## SET EXERCISE 1
From the Treaty of Lisbon article, repeat verbatim the passage starting at "Apparently, the ratification" and ending at "movement, is furious.".
## SET EXERCISE 2
According to the Treaty of Lisbon article, who is Italy's foreign minister?
## SET EXERCISE 3
List every year mentioned in the Treaty of Lisbon article.

## PAGE EXTRACT
══════════
Apparently, the ratification process for the 27 member European Union’s Treaty of Lisbon, signed by the heads of state in December 2007 was expected to be a slam dunk. The Treaty of Lisbon was designed to reconstruct the ground rules of all the member nations of the Union. The people of Ireland have rejected the treaty and the sponsor nation Italy, the drive behind the movement, is furious.

Franco Frattini, Italy’s foreign minister, declared that the path of European integration could not be stopped. He continues to focus on the ratification process that other member states are expected to proceed with.

The European Union is considered by many to be the economic and political model for the future of the world. Even though the EU has origins to 1973, in 2001 the EU wasn’t much more than a collective gleam in Europe’s eye until the Euro took hold. The European Union is now a driving political and economic force in the world, as well as one of the ruling currencies in the world.

The Treaty of Lisbon is designed to define what the EU can and cannot do, and the means of power and control that can be used. The treaty will alter the structure of the EU’s institutions and how they work. Because of the treaty, the EU is expected to be more democratic and the core values of the Union better served.
══════════
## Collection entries
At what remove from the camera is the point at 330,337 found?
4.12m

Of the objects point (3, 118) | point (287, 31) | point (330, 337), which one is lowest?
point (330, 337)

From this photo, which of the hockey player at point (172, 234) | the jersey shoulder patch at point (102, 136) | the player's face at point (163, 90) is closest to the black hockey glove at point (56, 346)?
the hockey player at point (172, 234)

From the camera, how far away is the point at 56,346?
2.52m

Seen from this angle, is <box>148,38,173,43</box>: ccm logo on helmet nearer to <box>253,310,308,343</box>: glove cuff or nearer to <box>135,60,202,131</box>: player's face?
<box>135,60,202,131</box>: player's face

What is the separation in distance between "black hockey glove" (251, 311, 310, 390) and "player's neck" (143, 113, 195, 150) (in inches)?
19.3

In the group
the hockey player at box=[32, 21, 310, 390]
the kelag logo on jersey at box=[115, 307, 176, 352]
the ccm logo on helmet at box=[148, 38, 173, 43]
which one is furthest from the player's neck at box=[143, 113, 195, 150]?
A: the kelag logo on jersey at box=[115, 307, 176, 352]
══════════
## REPLY 1
Apparently, the ratification process for the 27 member European Union’s Treaty of Lisbon, signed by the heads of state in December 2007 was expected to be a slam dunk. The Treaty of Lisbon was designed to reconstruct the ground rules of all the member nations of the Union. The people of Ireland have rejected the treaty and the sponsor nation Italy, the drive behind the movement, is furious.

## REPLY 2
Franco Frattini

## REPLY 3
2007, 1973, 2001